Friday, February 2, 2007

Dogs in Drag


I used to teach a lot of puppy classes, and a big ticket item in the curriculum was handling and gentling. We’d do mock veterinary exams in class, grooming practice, collar grabs and simulations of the typical body-touch scenarios a dog might encounter in day to day life. If a puppy came up spooky or recalcitrant, most commonly about one of the usual suspects like feet, head or rear quarters, we’d flag it and assign extra exercises for the guardian to do at home. And everyone would get standard prevention exercise homework. The goal was for the puppy to welcome and enjoy having his body manipulated, not just tolerate it. All well and good.

The fly in the ointment was compliance. The people whose puppies had no identified issues usually didn’t practice at all and, alarmingly, the guardians of the puppies with red flags often didn’t find the time or inclination to practice either. I’d pitch ounce of prevention, give user-friendly homework sheets and progress charts, and tell cautionary tales of if-only dogs with refractory adult body handling problems. But I made minimal impact. The homework was, well, work. Enter doggie dress-up.


The impetus for doggie dress-up was the “dogs going over little jumps” effect. To add spice to coming when called exercises in adult obedience classes, I sometimes had the guardians put their dogs on stays on the other side of a low jump and call the dog over the jump. Now if you’ve watched obedience classes much, you’ll see that it’s all over the map when people are supposed to be practicing. Some people diligently repeat the exercise they’re supposed to be doing, some stand awkward and slack-jawed waiting for more guidance and some do a few repetitions, apparently consider their dog “trained” and so retire to their seat to make a phone call. But not when there were little jumps involved. They’d all practice over and over and over. Family members would *fight* with each other to train the dog. We instructors would marvel at the sudden extreme interest in short-distance recall exercises. Dogs going over little jumps. They were crazy for it.

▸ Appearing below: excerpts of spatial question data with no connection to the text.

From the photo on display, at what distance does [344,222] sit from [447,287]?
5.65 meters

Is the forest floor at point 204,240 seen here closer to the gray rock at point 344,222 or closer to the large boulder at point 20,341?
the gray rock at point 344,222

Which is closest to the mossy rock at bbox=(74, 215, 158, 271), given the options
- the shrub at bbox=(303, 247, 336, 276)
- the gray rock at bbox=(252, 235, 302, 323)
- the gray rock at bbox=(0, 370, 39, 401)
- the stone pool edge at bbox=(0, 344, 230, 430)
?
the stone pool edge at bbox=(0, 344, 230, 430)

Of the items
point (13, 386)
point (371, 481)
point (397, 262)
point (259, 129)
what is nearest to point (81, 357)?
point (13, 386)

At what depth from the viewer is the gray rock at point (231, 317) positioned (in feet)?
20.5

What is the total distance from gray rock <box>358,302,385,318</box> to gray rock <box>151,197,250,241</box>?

And so to spruce up body-handling homework, I brought in a bunch of dog costumes to one of my puppy classes one week and had them choose one to take home and try out. I then proceeded to the next class activity. I rang my little bell and cleared my throat to gain their attention for some Very Important demonstration or other. No dice. Too busy transforming their puppies into little Spidermen, fairy princesses and biker chicks. I surfed the wave. Who, by next week, could come up with the most fabulous get-up using this or other costume as springboard and, importantly, modeled by a puppy who loves his get-up. It would take lots and lots of practice and lots and lots of plying with treats but anyone up for this challenge had the chance of winning a three-dollar prize.


The following week it was like a Pride Parade. There were family members attending who hadn’t yet made an appearance at class, people pushing and pulling puppies into neon pink varsity sweaters, aviator goggles and animal print booties, then delivering roast chicken and three year-old parmesan to wagging puppies while flashbulbs popped. And this was in the hallway before class even started.

I think I understand well-meaning people who get frowny at the indignity of dogs in little costumes and tut-tut at whatever insidious pathology they speculate drives us dog parents to do it. But I think they’re backing the wrong horse if animal welfare is their concern. Not only do little costumes prompt dog body handling, they prompt brain baths of bonding chemicals in dog guardians. Numerous studies have been performed on risk factors for relinquishment of pets to animal shelters. A common finding is that dogs who are perceived by their owners to be attractive – the cuteness factor - are at reduced risk for relinquishment (e.g. New, Salman, Scarlett, Kass, King & Hutchison, JAAWS, 2002). Note that this is not a reduction in relinquishment risk for dogs that are by any objective measure “attractive.” It’s eye of the beholder, and beholder picks the get-up. People dig putting their dogs into little costumes. Dogs usually like the attention, always love the treats and get used to having their bodies handled, putting them at lower risk for stress and aggression.

It took me probably five ounces of smoked salmon to get Buffy to love her tiara, poodle skirt and pillbox hat and several jars of baby food to get her wagging when I cracked out the “Doggles,” but aside from the fabulousness of it all, I felt fancy indeed when my veterinarian remarked that she had never seen a chow so readily accept having her head restrained. And I admit a secret urge to issue cute little argyle turtlenecks to solemn-looking owners of possibly at-risk dogs wearing plain black nylon collars. Life’s just too short.